(Beginning of The data)

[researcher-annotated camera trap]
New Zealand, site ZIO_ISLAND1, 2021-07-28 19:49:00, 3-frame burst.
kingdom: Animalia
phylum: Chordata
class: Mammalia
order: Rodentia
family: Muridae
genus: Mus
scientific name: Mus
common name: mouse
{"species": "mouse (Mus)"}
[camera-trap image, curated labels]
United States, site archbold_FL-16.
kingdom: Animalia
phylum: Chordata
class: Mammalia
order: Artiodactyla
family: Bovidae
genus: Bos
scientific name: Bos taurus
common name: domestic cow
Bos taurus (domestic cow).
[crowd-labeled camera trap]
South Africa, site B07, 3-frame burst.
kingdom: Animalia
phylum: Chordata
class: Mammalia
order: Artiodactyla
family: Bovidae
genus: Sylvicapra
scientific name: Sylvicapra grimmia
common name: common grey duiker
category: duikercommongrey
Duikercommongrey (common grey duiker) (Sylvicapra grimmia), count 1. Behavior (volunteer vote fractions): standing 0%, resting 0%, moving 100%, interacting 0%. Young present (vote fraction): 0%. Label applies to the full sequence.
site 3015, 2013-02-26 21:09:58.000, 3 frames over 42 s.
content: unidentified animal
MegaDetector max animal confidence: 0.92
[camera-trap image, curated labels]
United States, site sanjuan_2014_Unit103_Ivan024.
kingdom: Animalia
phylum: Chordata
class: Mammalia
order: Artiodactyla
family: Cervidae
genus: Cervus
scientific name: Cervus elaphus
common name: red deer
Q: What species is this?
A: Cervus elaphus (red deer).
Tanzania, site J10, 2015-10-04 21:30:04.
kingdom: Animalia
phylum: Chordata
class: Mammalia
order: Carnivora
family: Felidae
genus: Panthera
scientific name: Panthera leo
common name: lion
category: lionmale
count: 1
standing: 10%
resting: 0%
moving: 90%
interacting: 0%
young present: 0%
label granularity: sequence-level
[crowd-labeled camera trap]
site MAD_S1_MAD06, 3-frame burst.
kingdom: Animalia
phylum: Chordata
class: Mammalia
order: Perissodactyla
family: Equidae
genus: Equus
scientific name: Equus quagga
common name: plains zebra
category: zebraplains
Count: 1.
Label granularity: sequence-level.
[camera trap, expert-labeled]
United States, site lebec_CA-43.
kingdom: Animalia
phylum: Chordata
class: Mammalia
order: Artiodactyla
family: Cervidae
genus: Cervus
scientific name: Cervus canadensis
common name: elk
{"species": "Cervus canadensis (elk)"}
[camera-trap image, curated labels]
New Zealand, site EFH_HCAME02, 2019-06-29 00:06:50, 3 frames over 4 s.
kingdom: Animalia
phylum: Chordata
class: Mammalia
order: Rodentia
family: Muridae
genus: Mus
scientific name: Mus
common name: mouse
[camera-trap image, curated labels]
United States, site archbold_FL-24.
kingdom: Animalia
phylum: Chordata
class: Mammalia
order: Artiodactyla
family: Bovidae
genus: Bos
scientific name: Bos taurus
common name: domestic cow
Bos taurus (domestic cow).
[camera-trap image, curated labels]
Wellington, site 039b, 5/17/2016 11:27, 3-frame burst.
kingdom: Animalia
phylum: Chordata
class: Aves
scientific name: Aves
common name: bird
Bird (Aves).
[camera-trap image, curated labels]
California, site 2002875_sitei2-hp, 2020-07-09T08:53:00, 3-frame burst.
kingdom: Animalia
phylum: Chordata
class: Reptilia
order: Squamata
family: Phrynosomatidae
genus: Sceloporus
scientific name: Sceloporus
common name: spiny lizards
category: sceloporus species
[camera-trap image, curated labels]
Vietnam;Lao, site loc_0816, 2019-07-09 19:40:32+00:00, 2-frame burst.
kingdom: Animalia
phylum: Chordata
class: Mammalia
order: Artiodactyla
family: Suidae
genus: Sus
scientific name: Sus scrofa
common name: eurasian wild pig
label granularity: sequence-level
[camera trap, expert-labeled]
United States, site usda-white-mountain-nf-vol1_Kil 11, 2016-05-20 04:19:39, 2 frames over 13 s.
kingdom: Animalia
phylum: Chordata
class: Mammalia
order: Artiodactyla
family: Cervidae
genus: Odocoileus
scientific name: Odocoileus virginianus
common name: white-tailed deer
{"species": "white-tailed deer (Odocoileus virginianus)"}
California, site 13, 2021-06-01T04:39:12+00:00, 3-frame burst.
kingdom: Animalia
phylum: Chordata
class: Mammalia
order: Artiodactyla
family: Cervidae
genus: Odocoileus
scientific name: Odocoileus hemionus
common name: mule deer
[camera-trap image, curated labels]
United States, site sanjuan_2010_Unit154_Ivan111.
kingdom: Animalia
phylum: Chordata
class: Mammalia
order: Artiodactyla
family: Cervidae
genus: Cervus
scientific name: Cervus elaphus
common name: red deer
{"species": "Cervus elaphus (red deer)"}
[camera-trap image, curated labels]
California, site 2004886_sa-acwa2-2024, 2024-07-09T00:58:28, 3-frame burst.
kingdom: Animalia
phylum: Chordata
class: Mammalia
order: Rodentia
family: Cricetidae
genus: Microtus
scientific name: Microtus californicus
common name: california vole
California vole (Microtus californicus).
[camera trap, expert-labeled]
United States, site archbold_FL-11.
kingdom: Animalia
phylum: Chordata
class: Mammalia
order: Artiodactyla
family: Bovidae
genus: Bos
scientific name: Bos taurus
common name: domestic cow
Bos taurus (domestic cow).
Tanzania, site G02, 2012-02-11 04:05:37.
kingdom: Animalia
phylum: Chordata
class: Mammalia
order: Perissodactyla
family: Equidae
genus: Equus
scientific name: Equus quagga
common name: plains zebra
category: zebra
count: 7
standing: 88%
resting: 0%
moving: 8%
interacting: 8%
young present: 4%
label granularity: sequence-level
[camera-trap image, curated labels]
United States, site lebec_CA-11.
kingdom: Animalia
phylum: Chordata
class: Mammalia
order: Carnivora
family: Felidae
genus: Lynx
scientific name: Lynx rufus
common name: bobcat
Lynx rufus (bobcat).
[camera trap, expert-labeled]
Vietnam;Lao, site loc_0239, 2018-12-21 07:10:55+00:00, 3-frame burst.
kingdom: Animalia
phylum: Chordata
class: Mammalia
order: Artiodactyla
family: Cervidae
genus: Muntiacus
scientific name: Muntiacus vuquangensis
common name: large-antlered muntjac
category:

(End of The data)

# Prompt
In full and without deviation, reproduce the entries above.

# Final answer
[researcher-annotated camera trap]
New Zealand, site ZIO_ISLAND1, 2021-07-28 19:49:00, 3-frame burst.
kingdom: Animalia
phylum: Chordata
class: Mammalia
order: Rodentia
family: Muridae
genus: Mus
scientific name: Mus
common name: mouse
{"species": "mouse (Mus)"}
[camera-trap image, curated labels]
United States, site archbold_FL-16.
kingdom: Animalia
phylum: Chordata
class: Mammalia
order: Artiodactyla
family: Bovidae
genus: Bos
scientific name: Bos taurus
common name: domestic cow
Bos taurus (domestic cow).
[crowd-labeled camera trap]
South Africa, site B07, 3-frame burst.
kingdom: Animalia
phylum: Chordata
class: Mammalia
order: Artiodactyla
family: Bovidae
genus: Sylvicapra
scientific name: Sylvicapra grimmia
common name: common grey duiker
category: duikercommongrey
Duikercommongrey (common grey duiker) (Sylvicapra grimmia), count 1. Behavior (volunteer vote fractions): standing 0%, resting 0%, moving 100%, interacting 0%. Young present (vote fraction): 0%. Label applies to the full sequence.
site 3015, 2013-02-26 21:09:58.000, 3 frames over 42 s.
content: unidentified animal
MegaDetector max animal confidence: 0.92
[camera-trap image, curated labels]
United States, site sanjuan_2014_Unit103_Ivan024.
kingdom: Animalia
phylum: Chordata
class: Mammalia
order: Artiodactyla
family: Cervidae
genus: Cervus
scientific name: Cervus elaphus
common name: red deer
Q: What species is this?
A: Cervus elaphus (red deer).
Tanzania, site J10, 2015-10-04 21:30:04.
kingdom: Animalia
phylum: Chordata
class: Mammalia
order: Carnivora
family: Felidae
genus: Panthera
scientific name: Panthera leo
common name: lion
category: lionmale
count: 1
standing: 10%
resting: 0%
moving: 90%
interacting: 0%
young present: 0%
label granularity: sequence-level
[crowd-labeled camera trap]
site MAD_S1_MAD06, 3-frame burst.
kingdom: Animalia
phylum: Chordata
class: Mammalia
order: Perissodactyla
family: Equidae
genus: Equus
scientific name: Equus quagga
common name: plains zebra
category: zebraplains
Count: 1.
Label granularity: sequence-level.
[camera trap, expert-labeled]
United States, site lebec_CA-43.
kingdom: Animalia
phylum: Chordata
class: Mammalia
order: Artiodactyla
family: Cervidae
genus: Cervus
scientific name: Cervus canadensis
common name: elk
{"species": "Cervus canadensis (elk)"}
[camera-trap image, curated labels]
New Zealand, site EFH_HCAME02, 2019-06-29 00:06:50, 3 frames over 4 s.
kingdom: Animalia
phylum: Chordata
class: Mammalia
order: Rodentia
family: Muridae
genus: Mus
scientific name: Mus
common name: mouse
[camera-trap image, curated labels]
United States, site archbold_FL-24.
kingdom: Animalia
phylum: Chordata
class: Mammalia
order: Artiodactyla
family: Bovidae
genus: Bos
scientific name: Bos taurus
common name: domestic cow
Bos taurus (domestic cow).
[camera-trap image, curated labels]
Wellington, site 039b, 5/17/2016 11:27, 3-frame burst.
kingdom: Animalia
phylum: Chordata
class: Aves
scientific name: Aves
common name: bird
Bird (Aves).
[camera-trap image, curated labels]
California, site 2002875_sitei2-hp, 2020-07-09T08:53:00, 3-frame burst.
kingdom: Animalia
phylum: Chordata
class: Reptilia
order: Squamata
family: Phrynosomatidae
genus: Sceloporus
scientific name: Sceloporus
common name: spiny lizards
category: sceloporus species
[camera-trap image, curated labels]
Vietnam;Lao, site loc_0816, 2019-07-09 19:40:32+00:00, 2-frame burst.
kingdom: Animalia
phylum: Chordata
class: Mammalia
order: Artiodactyla
family: Suidae
genus: Sus
scientific name: Sus scrofa
common name: eurasian wild pig
label granularity: sequence-level
[camera trap, expert-labeled]
United States, site usda-white-mountain-nf-vol1_Kil 11, 2016-05-20 04:19:39, 2 frames over 13 s.
kingdom: Animalia
phylum: Chordata
class: Mammalia
order: Artiodactyla
family: Cervidae
genus: Odocoileus
scientific name: Odocoileus virginianus
common name: white-tailed deer
{"species": "white-tailed deer (Odocoileus virginianus)"}
California, site 13, 2021-06-01T04:39:12+00:00, 3-frame burst.
kingdom: Animalia
phylum: Chordata
class: Mammalia
order: Artiodactyla
family: Cervidae
genus: Odocoileus
scientific name: Odocoileus hemionus
common name: mule deer
[camera-trap image, curated labels]
United States, site sanjuan_2010_Unit154_Ivan111.
kingdom: Animalia
phylum: Chordata
class: Mammalia
order: Artiodactyla
family: Cervidae
genus: Cervus
scientific name: Cervus elaphus
common name: red deer
{"species": "Cervus elaphus (red deer)"}
[camera-trap image, curated labels]
California, site 2004886_sa-acwa2-2024, 2024-07-09T00:58:28, 3-frame burst.
kingdom: Animalia
phylum: Chordata
class: Mammalia
order: Rodentia
family: Cricetidae
genus: Microtus
scientific name: Microtus californicus
common name: california vole
California vole (Microtus californicus).
[camera trap, expert-labeled]
United States, site archbold_FL-11.
kingdom: Animalia
phylum: Chordata
class: Mammalia
order: Artiodactyla
family: Bovidae
genus: Bos
scientific name: Bos taurus
common name: domestic cow
Bos taurus (domestic cow).
Tanzania, site G02, 2012-02-11 04:05:37.
kingdom: Animalia
phylum: Chordata
class: Mammalia
order: Perissodactyla
family: Equidae
genus: Equus
scientific name: Equus quagga
common name: plains zebra
category: zebra
count: 7
standing: 88%
resting: 0%
moving: 8%
interacting: 8%
young present: 4%
label granularity: sequence-level
[camera-trap image, curated labels]
United States, site lebec_CA-11.
kingdom: Animalia
phylum: Chordata
class: Mammalia
order: Carnivora
family: Felidae
genus: Lynx
scientific name: Lynx rufus
common name: bobcat
Lynx rufus (bobcat).
[camera trap, expert-labeled]
Vietnam;Lao, site loc_0239, 2018-12-21 07:10:55+00:00, 3-frame burst.
kingdom: Animalia
phylum: Chordata
class: Mammalia
order: Artiodactyla
family: Cervidae
genus: Muntiacus
scientific name: Muntiacus vuquangensis
common name: large-antlered muntjac
category:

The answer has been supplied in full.